**What you are asked to do:** The lines to find are those in the entries that hold the word "United"; copy every one of them.

**Exercise inputs:**

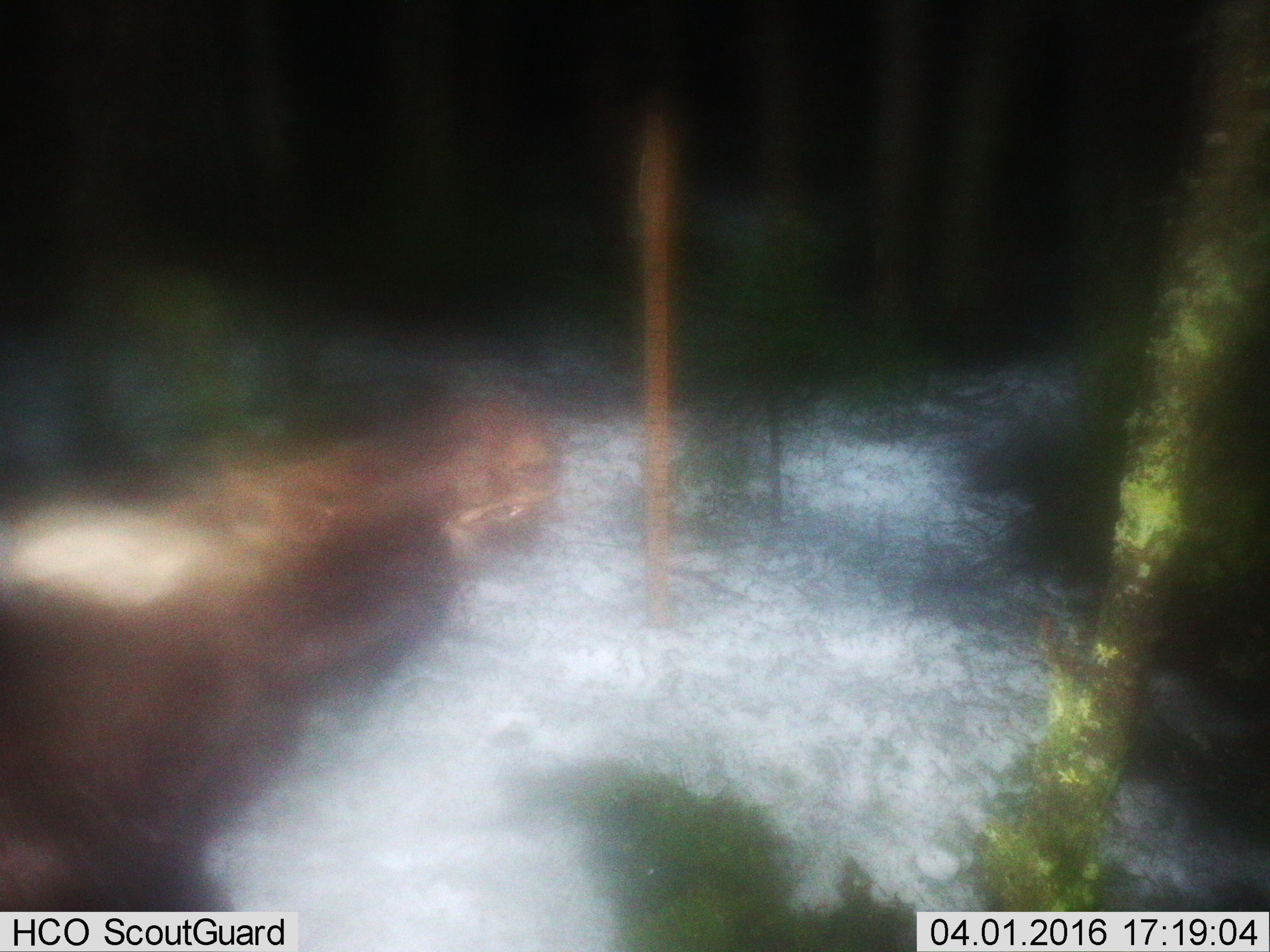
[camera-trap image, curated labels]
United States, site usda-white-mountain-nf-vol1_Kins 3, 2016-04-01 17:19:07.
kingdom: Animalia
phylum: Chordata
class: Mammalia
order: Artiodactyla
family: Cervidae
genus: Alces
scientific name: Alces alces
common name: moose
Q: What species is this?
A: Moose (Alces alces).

...

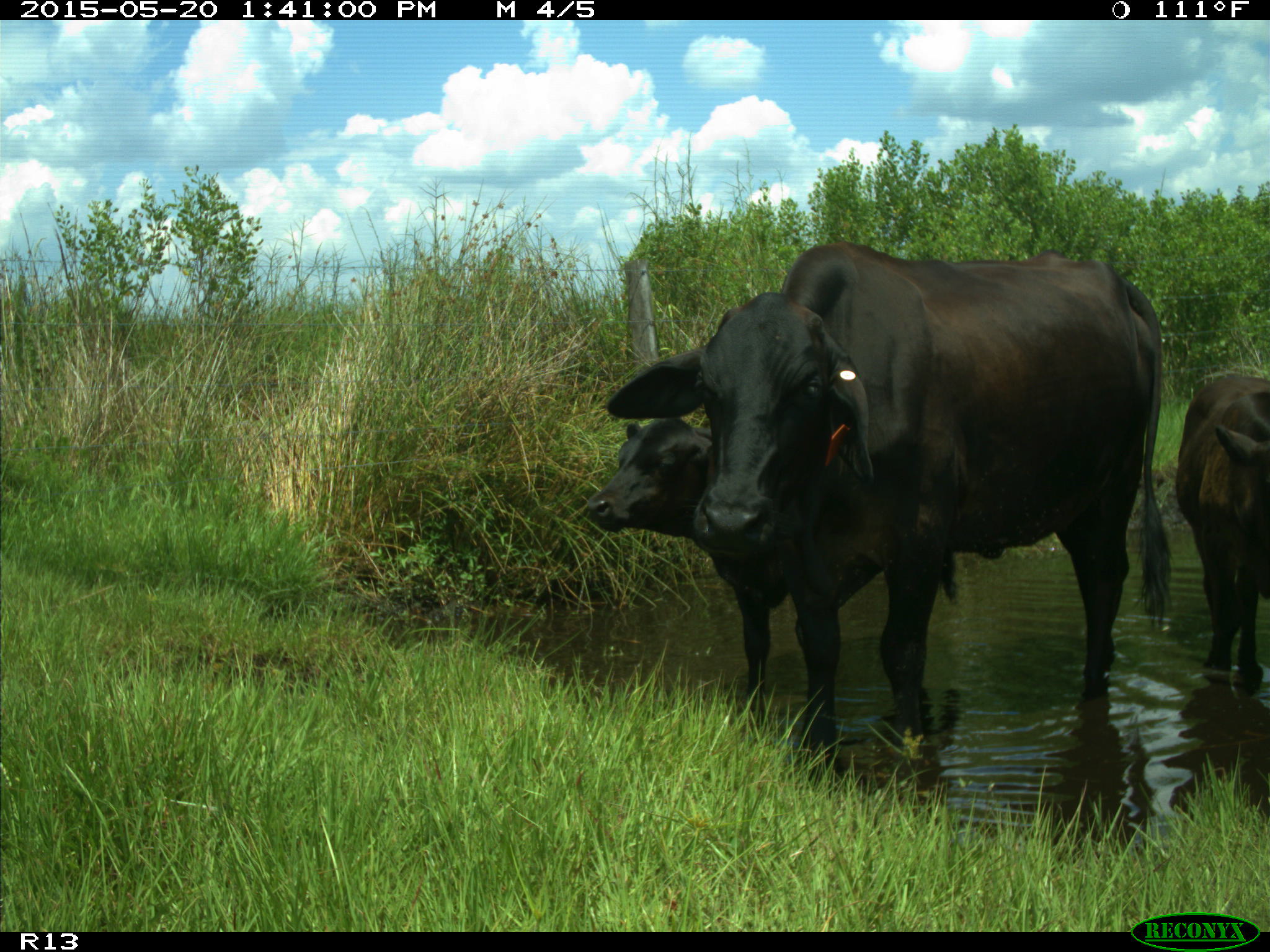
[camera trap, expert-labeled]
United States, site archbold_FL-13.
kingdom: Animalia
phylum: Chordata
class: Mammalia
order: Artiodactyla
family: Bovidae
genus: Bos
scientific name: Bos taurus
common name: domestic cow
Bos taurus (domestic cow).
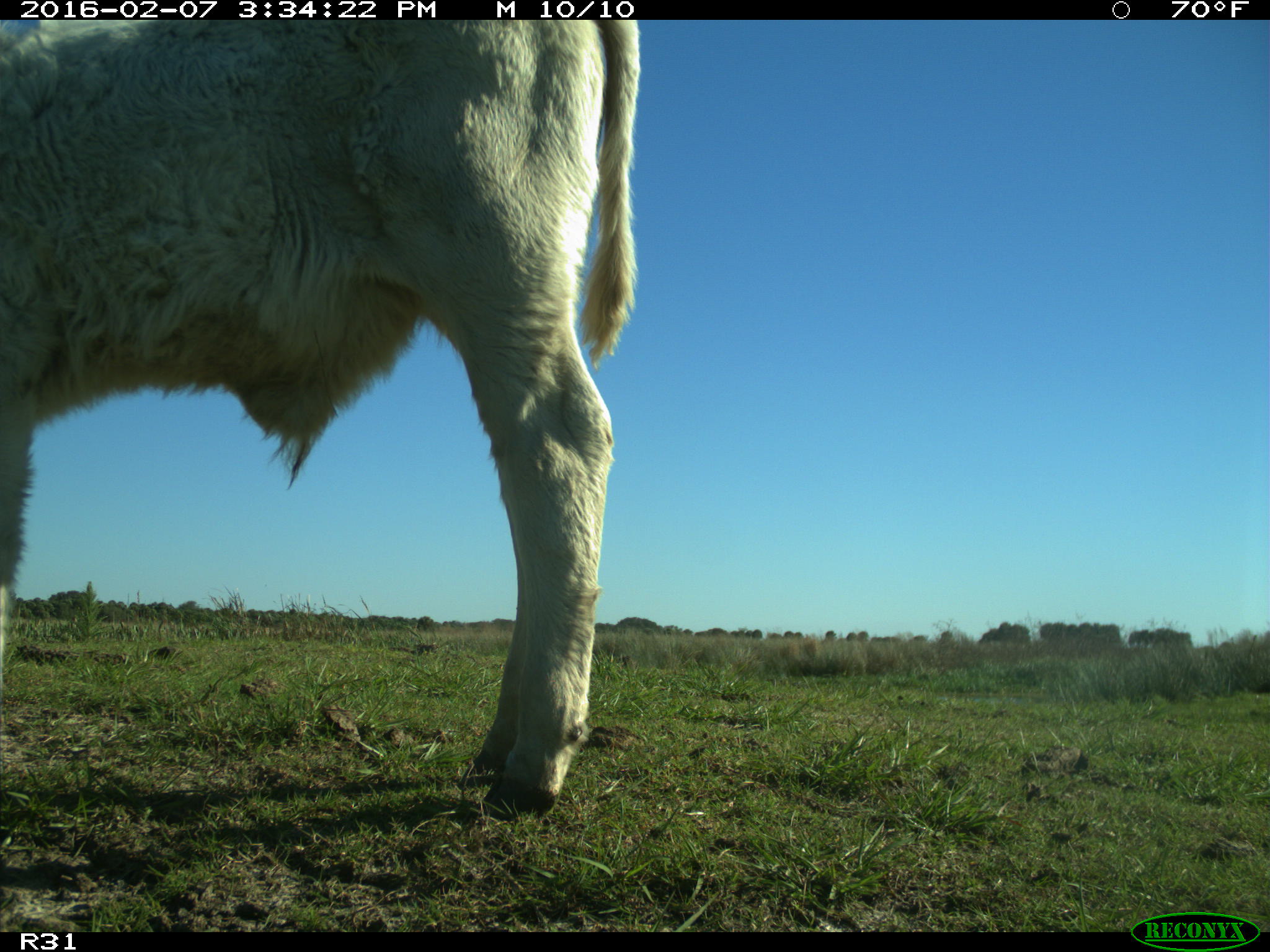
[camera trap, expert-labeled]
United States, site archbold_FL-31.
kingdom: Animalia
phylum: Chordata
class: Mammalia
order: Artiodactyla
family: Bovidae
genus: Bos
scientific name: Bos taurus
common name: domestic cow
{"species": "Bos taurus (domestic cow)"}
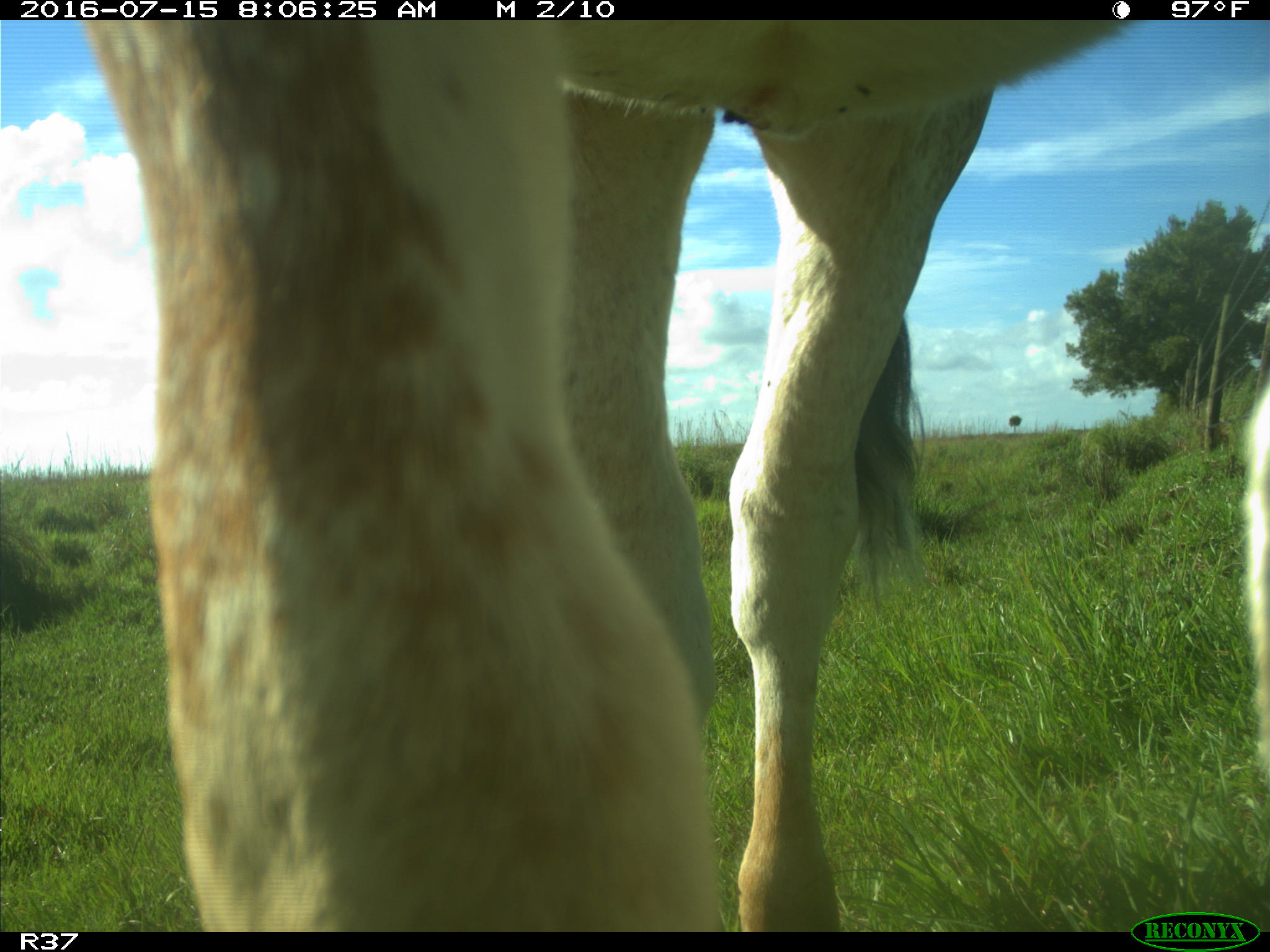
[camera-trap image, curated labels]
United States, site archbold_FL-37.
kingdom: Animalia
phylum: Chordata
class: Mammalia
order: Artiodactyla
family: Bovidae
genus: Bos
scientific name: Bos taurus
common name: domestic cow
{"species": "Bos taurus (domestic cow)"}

--

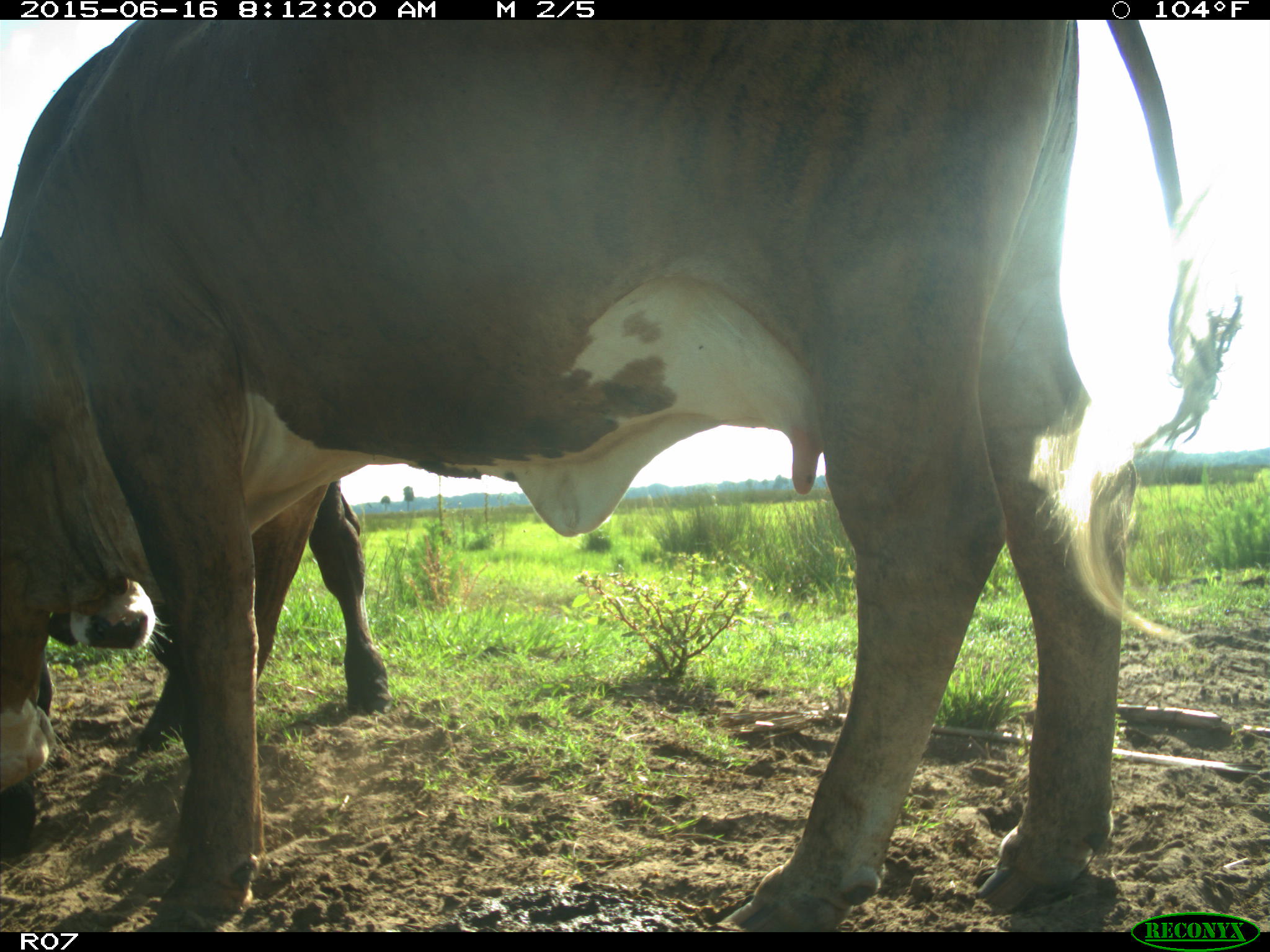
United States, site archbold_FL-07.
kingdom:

**Task response:**
United States, site usda-white-mountain-nf-vol1_Kins 3, 2016-04-01 17:19:07.
United States, site archbold_FL-13.
United States, site archbold_FL-31.
United States, site archbold_FL-37.
United States, site archbold_FL-07.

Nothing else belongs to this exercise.